Her suntanned skin pales drastically. Her gaze flicks over my shoulder to the hovering berserker. If I were a shifter, I presume I would smell her fear.

Her fear of me, not the berserker. She’s looking for backup from him.

“Geez, Lou,” the boy grumbles. “Take another chill pill.”

From his tone, I understand that’s not a twist of the familiar expression. And though I should be understanding of how someone would resort to medicating themselves to get through this fucking existence, it pisses me off.

“Don’t come between me and what is mine, Lou,” I say, not thinking through the claim before making it.

Lou’s mouth drops. Fear fading into distrust, she clenches her hands into fists at her sides and firms her stance. “Cal is mine,” she snaps. “I don’t know who you think you are, coming here and thinking you can take him from —”

“Cal?” I say, testing out the name and interrupting Lou before she can really get going. “Short for Calvin?”

The boy huffs at my apparent idiocy. But then, still seated in the swing, he leans deeply to the side to see me past his self-proclaimed protector. So he’s not as disinterested as he’s feigning.

“That’s not information you need,” Lou says, trying to be fierce, though her voice wobbles a bit on the ‘you.’

“Jewels didn’t mention me?” I ask, just a little sarcastically.

“I … um …” Lou’s gaze flicks to the berserker.

I sigh, glancing over my shoulder to acknowledge him for the first time. “Are you just going to stand there?”

He glowers at me, head slightly lowered, gaze aggressive. His default setting, I’m fairly certain. “You shouldn’t be here,” he says. “I protect the kids.”

“Not well enough,” I say. “Otherwise, I’d already be on my way home.”

“Who do you think you are?” Lou repeats. “Coming here? Judging us?”

The conversation has taken a sharp detour, and it’s seriously too hot and too bright outside to stand here and inanely argue. “It’s less about who I think I am, and more about your personal take on who I am to you.”

“That …” Lou sputters. “That don’t make no sense.”

The berserker shifts slightly behind me — he gets it.

It’s an easy guess that Lou hasn’t met many awry, since Cal reacted to me without fear and she’s his self-appointed guardian.

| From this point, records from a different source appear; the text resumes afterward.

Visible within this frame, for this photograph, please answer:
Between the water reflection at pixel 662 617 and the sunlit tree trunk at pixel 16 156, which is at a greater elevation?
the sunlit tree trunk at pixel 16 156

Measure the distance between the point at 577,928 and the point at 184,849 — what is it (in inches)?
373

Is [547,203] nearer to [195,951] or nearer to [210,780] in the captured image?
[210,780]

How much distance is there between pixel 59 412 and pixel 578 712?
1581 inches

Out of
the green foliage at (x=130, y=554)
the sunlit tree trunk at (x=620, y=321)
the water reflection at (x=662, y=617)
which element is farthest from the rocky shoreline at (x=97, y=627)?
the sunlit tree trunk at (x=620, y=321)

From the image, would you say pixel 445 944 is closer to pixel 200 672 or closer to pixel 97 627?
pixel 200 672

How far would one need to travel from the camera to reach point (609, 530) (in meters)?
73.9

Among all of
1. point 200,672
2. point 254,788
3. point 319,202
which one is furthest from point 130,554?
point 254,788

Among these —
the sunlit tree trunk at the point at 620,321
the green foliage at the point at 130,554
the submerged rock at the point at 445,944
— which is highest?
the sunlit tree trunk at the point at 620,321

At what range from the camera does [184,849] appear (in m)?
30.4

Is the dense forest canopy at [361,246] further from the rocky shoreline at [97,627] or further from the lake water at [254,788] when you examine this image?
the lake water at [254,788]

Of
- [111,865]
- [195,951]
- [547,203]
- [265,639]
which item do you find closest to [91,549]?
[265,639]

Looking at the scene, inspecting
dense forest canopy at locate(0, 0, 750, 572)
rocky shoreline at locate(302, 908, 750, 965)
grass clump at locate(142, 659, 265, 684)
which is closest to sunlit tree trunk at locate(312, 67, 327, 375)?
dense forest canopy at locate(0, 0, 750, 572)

I can tell without looking any deeper that Lou isn’t Cal’s mother.

She’s slightly too young, though I wouldn’t put anything past the Cataclysm, including raping a minor.

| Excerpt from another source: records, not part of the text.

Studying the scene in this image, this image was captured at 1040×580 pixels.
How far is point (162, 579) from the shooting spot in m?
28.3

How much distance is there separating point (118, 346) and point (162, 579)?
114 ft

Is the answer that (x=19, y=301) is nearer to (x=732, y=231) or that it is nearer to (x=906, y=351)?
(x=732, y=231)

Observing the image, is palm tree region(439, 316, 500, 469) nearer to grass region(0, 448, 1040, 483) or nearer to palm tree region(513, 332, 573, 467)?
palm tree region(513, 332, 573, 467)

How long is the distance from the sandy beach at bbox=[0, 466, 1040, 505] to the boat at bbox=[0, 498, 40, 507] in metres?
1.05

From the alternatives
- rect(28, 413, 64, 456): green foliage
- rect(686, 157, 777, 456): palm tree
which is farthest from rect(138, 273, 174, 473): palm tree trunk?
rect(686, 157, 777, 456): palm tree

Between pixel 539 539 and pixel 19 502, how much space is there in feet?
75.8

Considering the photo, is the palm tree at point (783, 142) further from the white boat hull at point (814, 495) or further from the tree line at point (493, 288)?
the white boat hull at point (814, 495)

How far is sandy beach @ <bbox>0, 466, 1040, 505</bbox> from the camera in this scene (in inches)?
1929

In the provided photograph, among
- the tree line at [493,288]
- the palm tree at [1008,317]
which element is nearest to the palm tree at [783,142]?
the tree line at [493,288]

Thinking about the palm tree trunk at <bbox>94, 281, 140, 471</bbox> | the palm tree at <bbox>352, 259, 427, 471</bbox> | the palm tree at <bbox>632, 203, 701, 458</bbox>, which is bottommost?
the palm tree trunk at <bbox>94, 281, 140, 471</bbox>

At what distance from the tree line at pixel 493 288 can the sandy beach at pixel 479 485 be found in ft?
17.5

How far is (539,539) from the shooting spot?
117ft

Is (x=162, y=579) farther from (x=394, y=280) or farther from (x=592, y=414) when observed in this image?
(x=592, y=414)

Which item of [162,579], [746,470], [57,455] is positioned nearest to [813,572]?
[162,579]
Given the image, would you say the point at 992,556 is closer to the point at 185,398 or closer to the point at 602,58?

And it would be rape, because a teenager would only agree out of pure fear. But also, they look nothing alike.

For the first time since I escaped the rune-scribed holding cell, lines of fate abruptly and involuntarily blink into focus around me. I trace all those twisted threads of energy in a single glance.

Eyes wide, Cal stumbles to his feet, stepping around Lou. She grabs him. A little too forcefully for my liking — he winces at her hold on his arm — but I don’t think the aggression was intentional.

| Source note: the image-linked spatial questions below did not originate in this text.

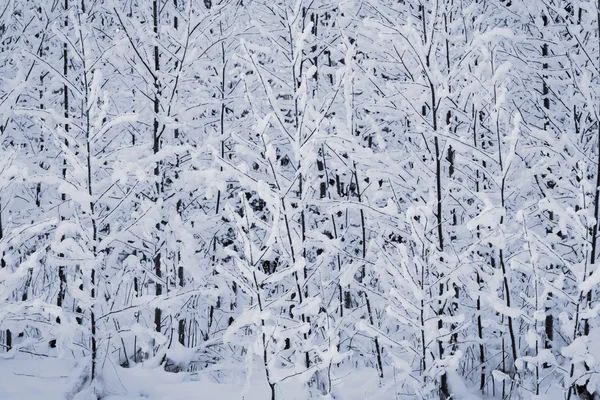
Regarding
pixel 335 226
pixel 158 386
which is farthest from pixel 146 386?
pixel 335 226

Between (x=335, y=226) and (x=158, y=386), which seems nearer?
(x=158, y=386)

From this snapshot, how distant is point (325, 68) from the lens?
6301 mm

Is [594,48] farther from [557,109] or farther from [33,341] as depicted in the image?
[33,341]

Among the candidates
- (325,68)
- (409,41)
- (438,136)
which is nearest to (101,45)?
(325,68)

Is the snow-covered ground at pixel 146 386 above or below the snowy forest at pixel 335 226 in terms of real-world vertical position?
below

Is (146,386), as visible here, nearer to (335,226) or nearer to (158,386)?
(158,386)

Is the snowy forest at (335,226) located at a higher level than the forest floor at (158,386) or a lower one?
higher

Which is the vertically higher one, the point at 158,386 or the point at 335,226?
the point at 335,226

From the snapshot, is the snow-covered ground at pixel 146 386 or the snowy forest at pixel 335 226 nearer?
the snowy forest at pixel 335 226

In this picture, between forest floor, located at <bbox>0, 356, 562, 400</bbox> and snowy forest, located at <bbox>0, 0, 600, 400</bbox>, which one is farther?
forest floor, located at <bbox>0, 356, 562, 400</bbox>

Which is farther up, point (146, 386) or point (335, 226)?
point (335, 226)

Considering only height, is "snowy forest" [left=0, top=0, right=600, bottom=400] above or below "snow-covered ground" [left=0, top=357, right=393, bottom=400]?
above

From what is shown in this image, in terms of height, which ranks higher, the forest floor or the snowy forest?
the snowy forest

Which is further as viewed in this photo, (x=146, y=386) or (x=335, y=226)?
(x=335, y=226)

I deal with the berserker first, glancing at him over my shoulder. “You know who I am?”

He nods stiffly. “We’ve been guarding you in shifts. People talk, even behind his back.”

“You know what I can do?” I ask, not bothering to hold back any of the power I carry.

I’m still healing too slowly, still utterly weary. But the berserker scents the air and takes a wary step back from me. That’s a yes.